» INSTRUCCIONES DE TRABAJO:
A) Responda estas preguntas sobre el texto de Ingrid Roldán:
(i) ¿A qué edad se lanzó ella al sueño de un segundo romance?
(ii) ¿Cuánto tiempo duró la pesadilla que comenzó con la primera golpiza?
(iii) ¿Qué hacía ella todo el día cuando él la dejaba encerrada en el apartamento?
B) Reproduzca textualmente el pasaje del texto sobre Ingrid Roldán que va desde "Estaba en un" hasta "y castigos sexuales.".
C) Prosiga el relato sobre Ingrid Roldán a partir de su última oración.

» FRAGMENTO DEL DOCUMENTO:
══════════
La piel de Ingrid Roldán no tiene una sola marca, pero las heridas internas las tuvo que maquillar en silencio durante mucho tiempo. No tenía la valentía para dejar a un hombre que, a golpes, le nublaba la esperanza de volver con vida a Costa Rica para abrazar a sus dos hijos.
Ingrid, conocida por su segmento de aeróbicos en el programa Buen día , se lanzó al sueño de un segundo romance a sus 30 años. Llevaba prisa por emprender la aventura de su vida junto a un argentino a quien el cáncer linfático lo carcomía por dentro.
Una mañana, Roldán despertó y corrió a abrazarlo. A cambio, recibió insultos y la primera golpiza de su vida. Él había conseguido abrir su correo electrónico; la furia y los celos fueron el inicio de la pesadilla que duró un año y tres meses.
“Él era fisiculturista, hacía artes marciales, había estudiado psicología y tenía armas en la casa; yo tenía todas las de perder. Me dijo ‘si usted grita, la mato’. Esa fue la vez que más tiempo tomó en golpearme, solo que nunca me dejaba marcas”, recordó Roldán.
No lloró; es que no entendía lo que estaba ocurriendo. Ella era de las que se cuestionaban cómo una mujer podía tolerar ser agredida por su pareja. Conforme transcurrían los meses, halló la respuesta entre las tinieblas del miedo.
Estaba en un país extraño, sin amigos y sin dinero para comprar un tiquete de regreso. Tampoco podía con el cargo de conciencia de abandonar a un hombre que ya tenía metástasis.
“Todas las agresiones que existen, yo las conocí con él”, dijo Ingrid, con una fuerza que, ahora, le nace de adentro. Ella fue víctima de maltratos físicos, verbales, psicológicos y castigos sexuales.
Las amenazas y los insultos fueron destiñendo el recuerdo de aquella Ingrid que partió de Costa Rica, que reía, que tenía amigos y que disfrutaba de la vida.
“Tenía momentos de felicidad cuando él amanecía de buen humor; mi felicidad dependía de él. Si él amanecía triste, me tenía que quedar todo el día en la casa; si él amanecía enojado, se iba y me dejaba encerrada en el apartamento hasta que llegara. Yo pasaba todo el día jugando solitario o chateando con la gente en Costa Rica”.
Roldán se culpaba a sí misma por no haberse tomado el tiempo de conocer a ese hombre. Los síntomas de un agresor pasaron frente a sus ojos y ella no supo reconocerlos: él no le permitía usar blusas sin mangas, escotes o saludar con un beso en la mejilla a otro hombre.
══════════
» DATOS ALMACENADOS:

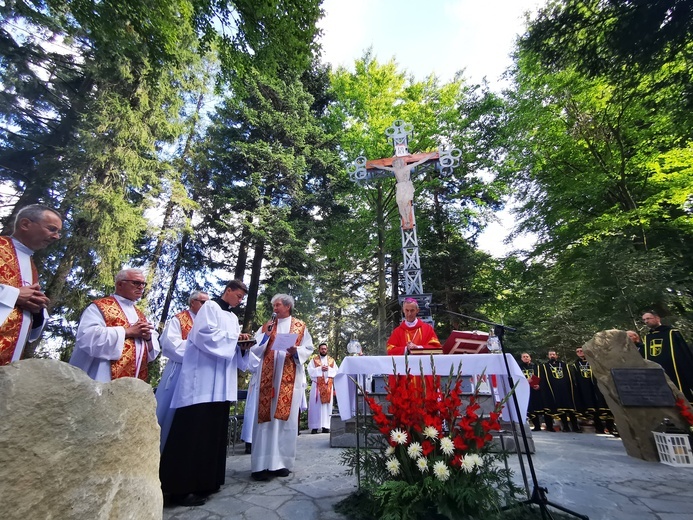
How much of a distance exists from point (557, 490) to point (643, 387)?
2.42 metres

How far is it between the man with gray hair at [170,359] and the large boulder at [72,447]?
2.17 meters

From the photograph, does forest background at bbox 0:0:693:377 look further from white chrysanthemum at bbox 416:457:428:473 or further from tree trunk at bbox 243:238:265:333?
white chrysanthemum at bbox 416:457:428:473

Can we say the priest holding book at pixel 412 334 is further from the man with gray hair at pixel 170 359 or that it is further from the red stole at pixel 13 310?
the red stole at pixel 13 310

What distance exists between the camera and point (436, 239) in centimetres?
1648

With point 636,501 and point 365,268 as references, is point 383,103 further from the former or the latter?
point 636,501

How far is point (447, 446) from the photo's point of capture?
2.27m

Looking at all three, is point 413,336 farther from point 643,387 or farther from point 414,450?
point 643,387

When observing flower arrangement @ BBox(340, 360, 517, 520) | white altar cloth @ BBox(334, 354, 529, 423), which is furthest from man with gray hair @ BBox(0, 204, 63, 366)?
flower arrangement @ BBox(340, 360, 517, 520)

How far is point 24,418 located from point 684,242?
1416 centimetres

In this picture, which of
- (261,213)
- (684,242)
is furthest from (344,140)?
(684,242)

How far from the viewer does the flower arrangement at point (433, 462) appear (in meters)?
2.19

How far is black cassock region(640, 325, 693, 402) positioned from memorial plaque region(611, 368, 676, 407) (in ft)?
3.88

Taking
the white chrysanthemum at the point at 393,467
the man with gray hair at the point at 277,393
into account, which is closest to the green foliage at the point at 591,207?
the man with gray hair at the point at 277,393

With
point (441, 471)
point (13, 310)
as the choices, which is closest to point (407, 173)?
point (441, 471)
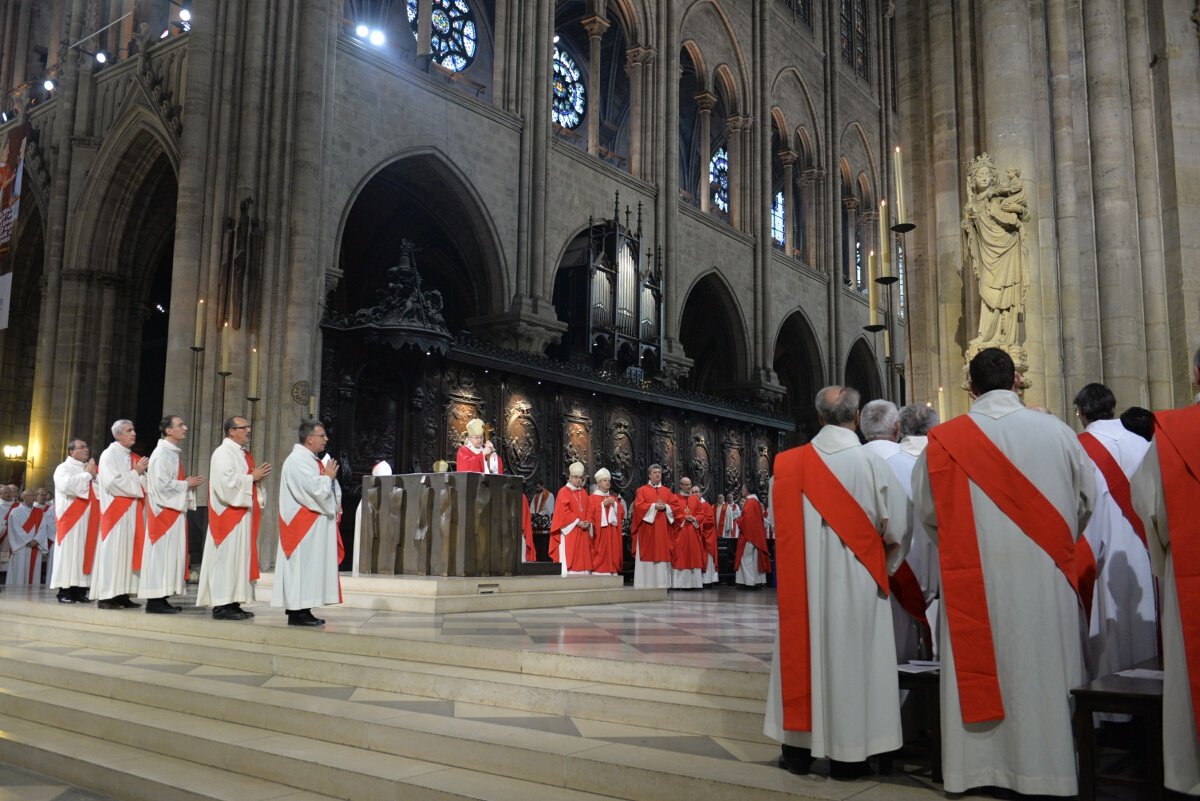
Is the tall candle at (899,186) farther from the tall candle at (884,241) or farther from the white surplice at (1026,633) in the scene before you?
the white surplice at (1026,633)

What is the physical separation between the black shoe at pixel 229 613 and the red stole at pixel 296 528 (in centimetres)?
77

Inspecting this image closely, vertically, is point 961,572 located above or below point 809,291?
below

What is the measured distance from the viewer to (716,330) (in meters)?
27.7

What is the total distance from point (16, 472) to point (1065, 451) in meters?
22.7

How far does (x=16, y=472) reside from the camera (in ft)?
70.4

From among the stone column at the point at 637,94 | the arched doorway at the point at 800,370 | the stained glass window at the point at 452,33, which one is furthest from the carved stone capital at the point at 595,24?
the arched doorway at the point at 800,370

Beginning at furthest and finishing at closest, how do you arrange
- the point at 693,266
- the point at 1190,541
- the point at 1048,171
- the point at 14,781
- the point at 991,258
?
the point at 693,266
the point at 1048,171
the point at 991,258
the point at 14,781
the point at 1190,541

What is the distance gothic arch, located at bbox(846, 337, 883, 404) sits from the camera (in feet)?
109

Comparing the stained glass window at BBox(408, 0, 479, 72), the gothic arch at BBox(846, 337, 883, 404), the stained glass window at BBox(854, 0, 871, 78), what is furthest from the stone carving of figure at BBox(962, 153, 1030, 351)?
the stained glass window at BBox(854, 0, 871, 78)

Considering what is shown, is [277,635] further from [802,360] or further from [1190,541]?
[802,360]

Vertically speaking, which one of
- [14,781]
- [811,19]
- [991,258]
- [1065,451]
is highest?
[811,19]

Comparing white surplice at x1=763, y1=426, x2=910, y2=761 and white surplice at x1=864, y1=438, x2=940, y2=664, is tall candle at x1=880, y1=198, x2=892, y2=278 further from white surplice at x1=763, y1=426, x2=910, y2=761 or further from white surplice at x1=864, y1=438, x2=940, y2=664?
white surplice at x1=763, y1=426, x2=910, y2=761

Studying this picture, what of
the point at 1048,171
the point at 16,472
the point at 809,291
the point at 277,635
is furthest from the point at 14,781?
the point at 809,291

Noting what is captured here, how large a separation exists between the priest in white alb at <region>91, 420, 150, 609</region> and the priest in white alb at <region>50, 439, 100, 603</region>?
══════════
» RESPUESTAS DEL EJERCICIO:
A)
(i) A sus 30 años.
(ii) Un año y tres meses.
(iii) Pasaba el día jugando solitario o chateando con la gente en Costa Rica.

B)
Estaba en un país extraño, sin amigos y sin dinero para comprar un tiquete de regreso. Tampoco podía con el cargo de conciencia de abandonar a un hombre que ya tenía metástasis.
“Todas las agresiones que existen, yo las conocí con él”, dijo Ingrid, con una fuerza que, ahora, le nace de adentro. Ella fue víctima de maltratos físicos, verbales, psicológicos y castigos sexuales.

C)
“Si me decís si eso es amor, no, eso no es amor”, reconoce hoy.
Ingrid callaba ante su pareja por el pánico a que la golpeara. Guardaba silencio también ante la gente; no podía confiar en nadie.
“En ese momento, el único ser con que hablaba era con Dios y tenía un diario donde iba escribiendo las cosas todos los días. Yo no quería preocupar a mi mamá”, afirmó.
Para suerte suya, el argentino la trajo a Costa Rica, donde vivirían mientras él se trataba el cáncer en Cuba. Fue aquí donde, por primera vez, se atrevió a defenderse.
Las oraciones de todos los días rindieron frutos cuando él tomó la decisión de dejarla, pues le quedaba poco tiempo de vida y prefería regresara a su país. “Yo lloré y lloré y lloré de tanta felicidad que tenía. Yo dije: ‘Dios, gracias, porque si tú no te lo llevabas, yo no lo iba a poder dejar. Estaba atada a él”.
Ingrid estaba libre, pero no era la misma que tomó un avión rumbo a Argentina. Se convirtió en otra persona: insegura, desconfiada, agresiva con los hombres.
Un día, bajó la defensa y luchó por perdonar. Se apropió de las experiencias y forjó un alma tan fuerte como su cuerpo. Incluso, halló a un fisiculturista canadiense que supo cautivar a esa mujer con la autoestima en estado de coma.
Tomé aire y le pregunté si hoy es feliz, no tardó un segundo en contestar: “Soy una mujer muy feliz y muy completa”. Apagué la grabadora, era todo lo que necesitaba saber.